Report all lines of the data below that hold the word "United".

(Stored items)
▬▬▬

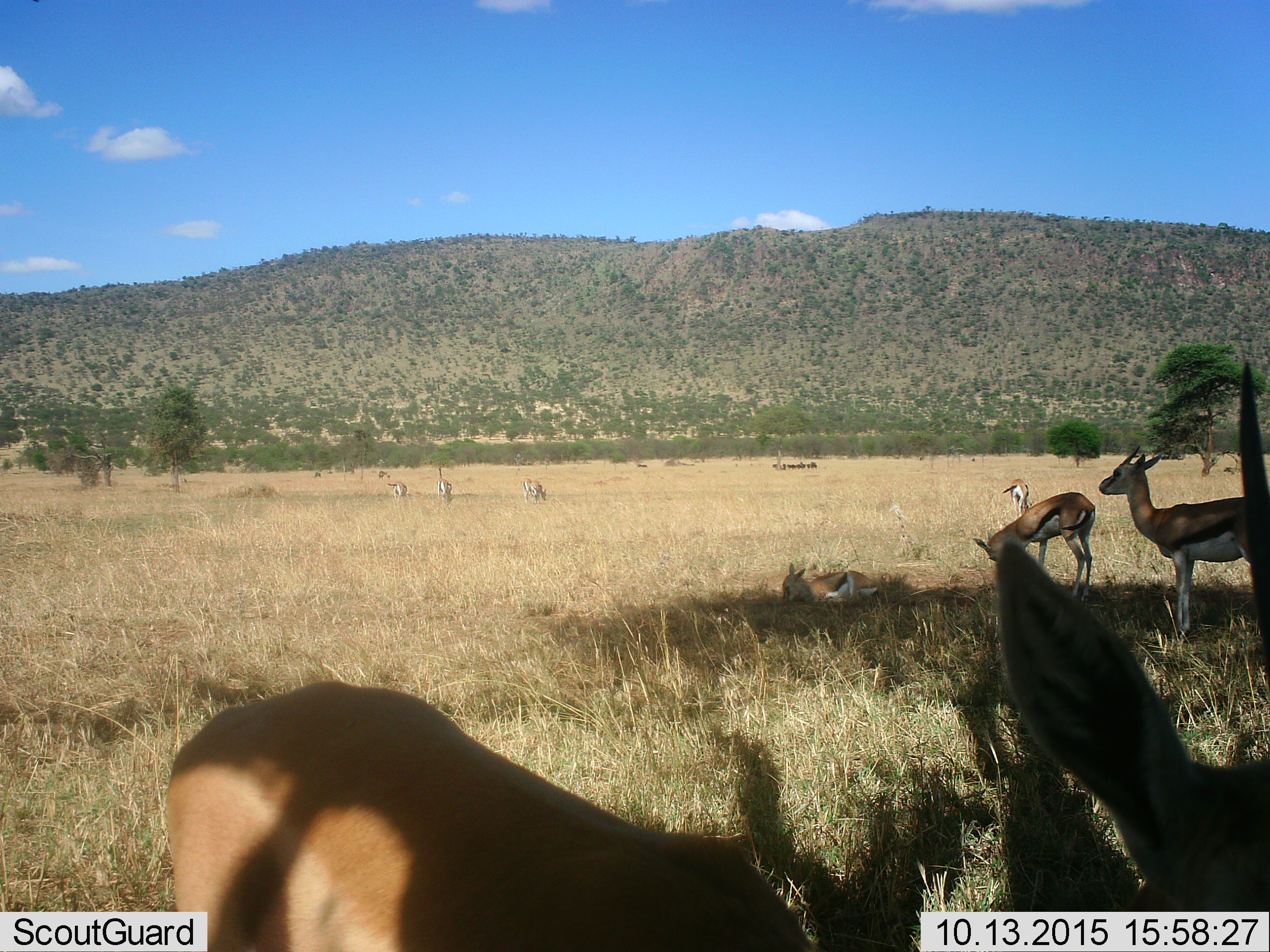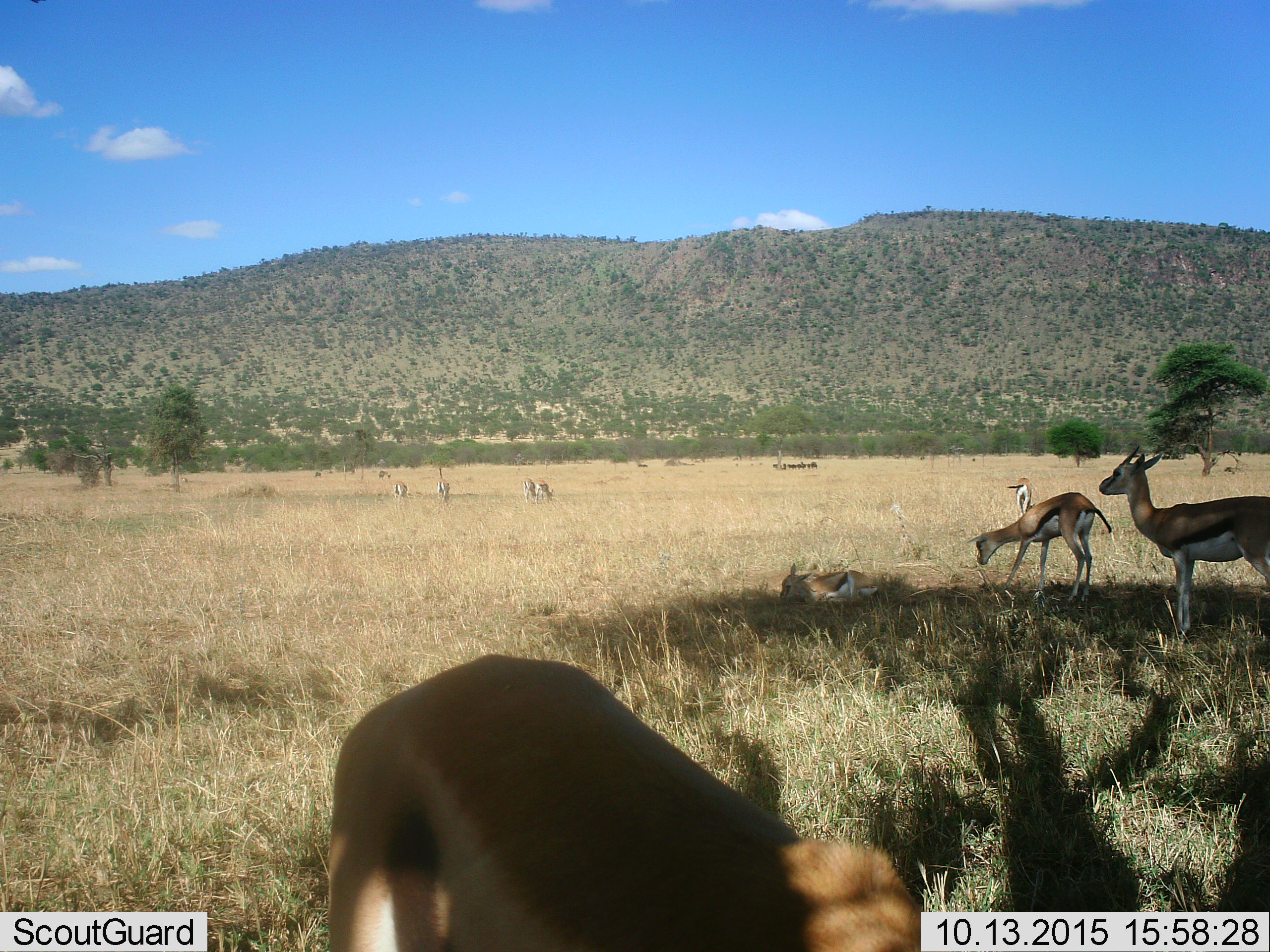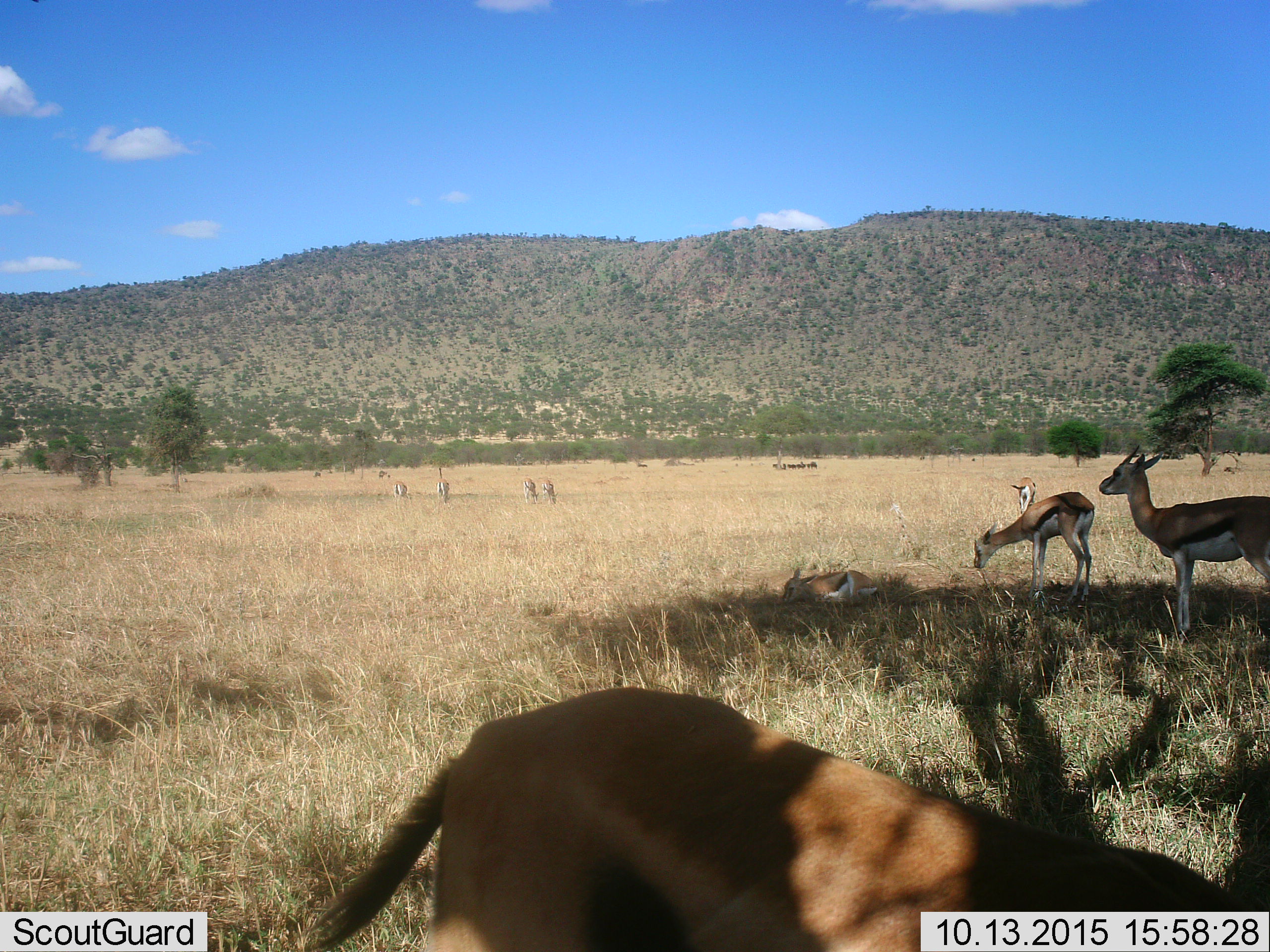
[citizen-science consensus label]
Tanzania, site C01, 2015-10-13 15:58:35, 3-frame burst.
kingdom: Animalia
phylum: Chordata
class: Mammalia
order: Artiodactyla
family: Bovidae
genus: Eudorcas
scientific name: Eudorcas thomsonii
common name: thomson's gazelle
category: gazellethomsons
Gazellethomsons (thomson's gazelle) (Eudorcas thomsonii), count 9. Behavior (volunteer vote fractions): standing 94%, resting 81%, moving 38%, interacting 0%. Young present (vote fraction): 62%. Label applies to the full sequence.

▬▬▬

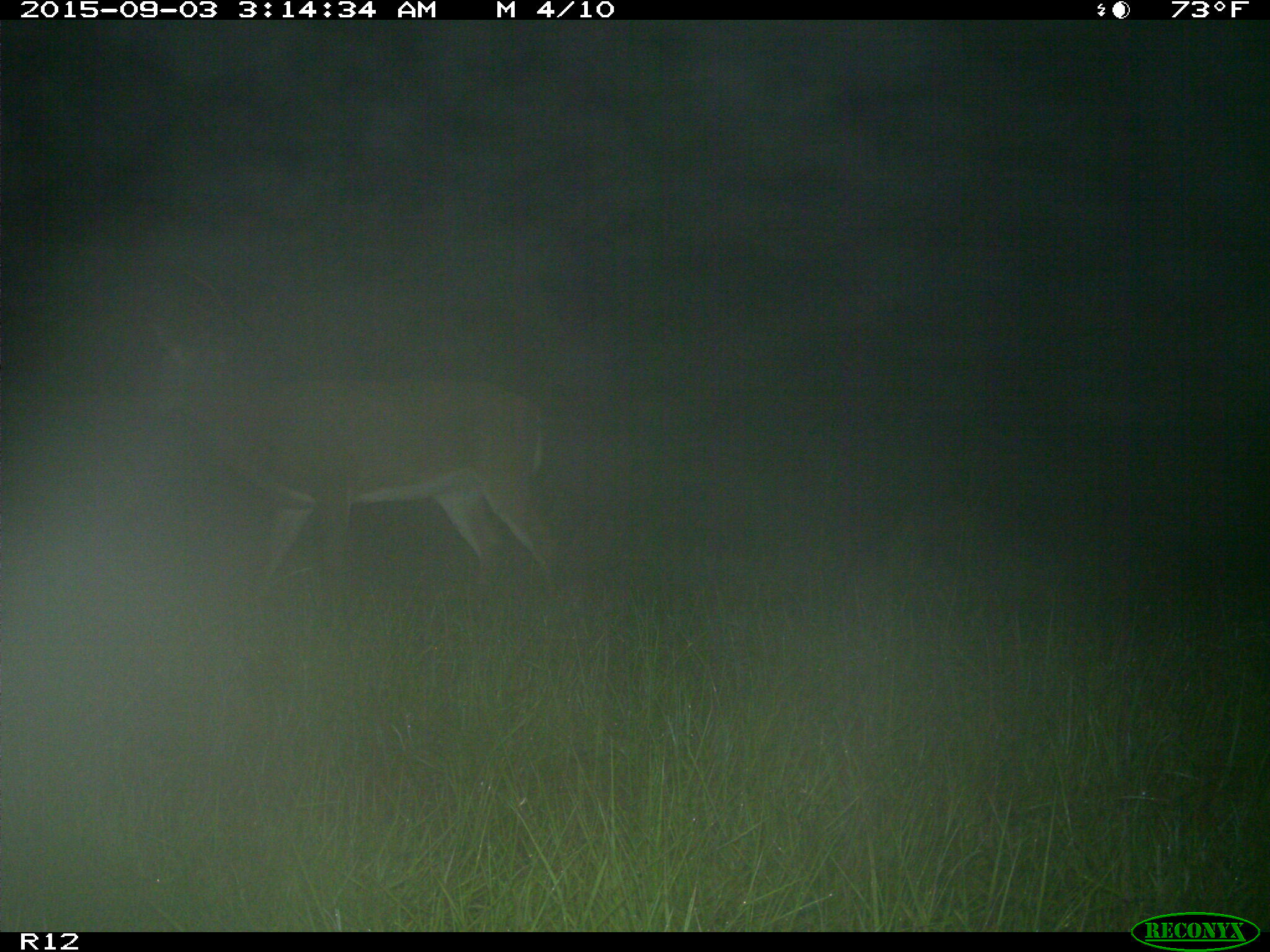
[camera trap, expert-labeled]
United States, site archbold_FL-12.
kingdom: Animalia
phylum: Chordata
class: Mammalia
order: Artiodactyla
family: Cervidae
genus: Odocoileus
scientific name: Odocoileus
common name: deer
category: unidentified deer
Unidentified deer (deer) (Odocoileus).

▬▬▬

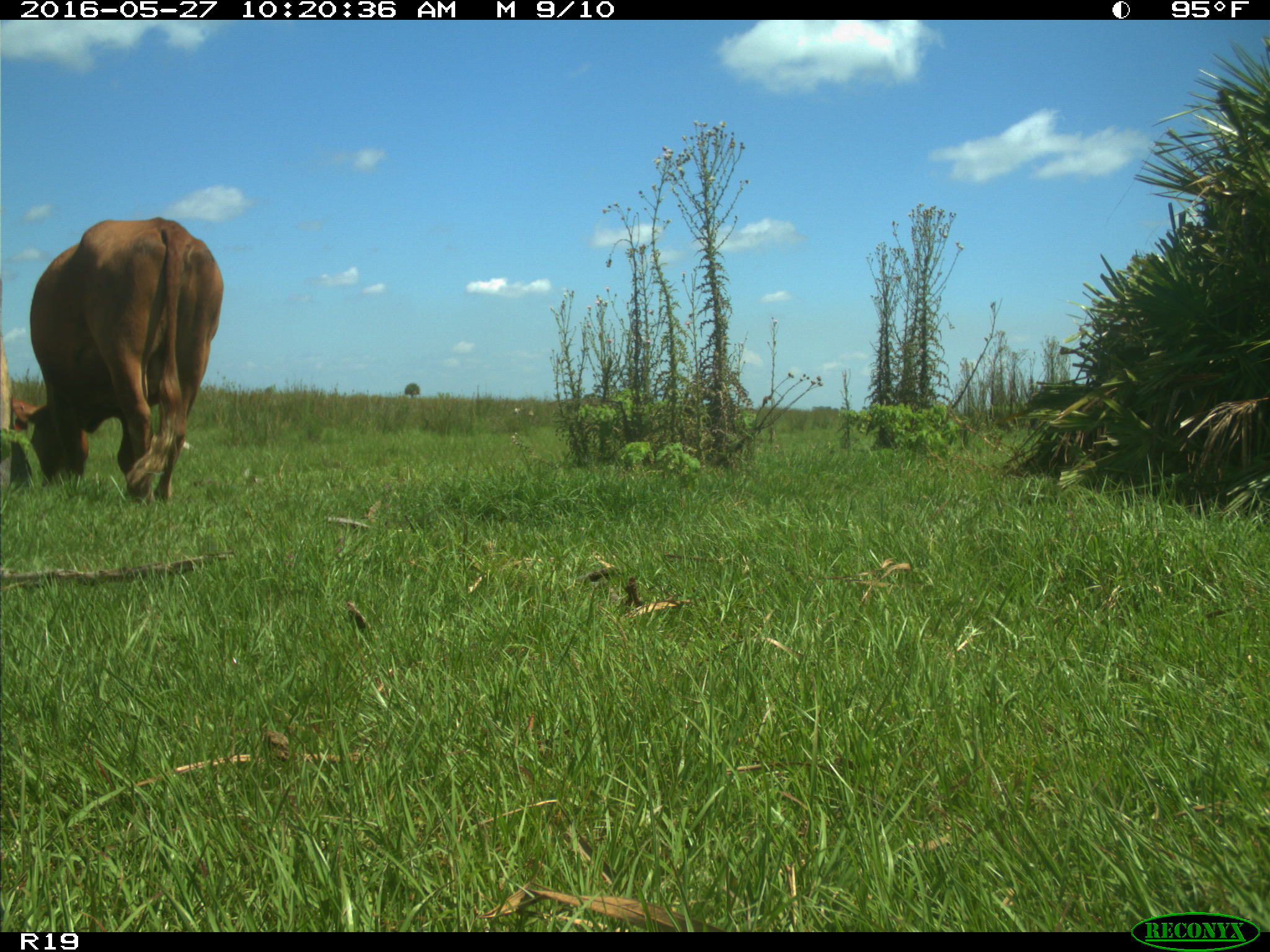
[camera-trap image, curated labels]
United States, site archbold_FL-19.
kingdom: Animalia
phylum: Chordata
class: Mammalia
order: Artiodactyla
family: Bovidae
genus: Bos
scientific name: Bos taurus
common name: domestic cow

▬▬▬

### Answer section
United States, site archbold_FL-12.
United States, site archbold_FL-19.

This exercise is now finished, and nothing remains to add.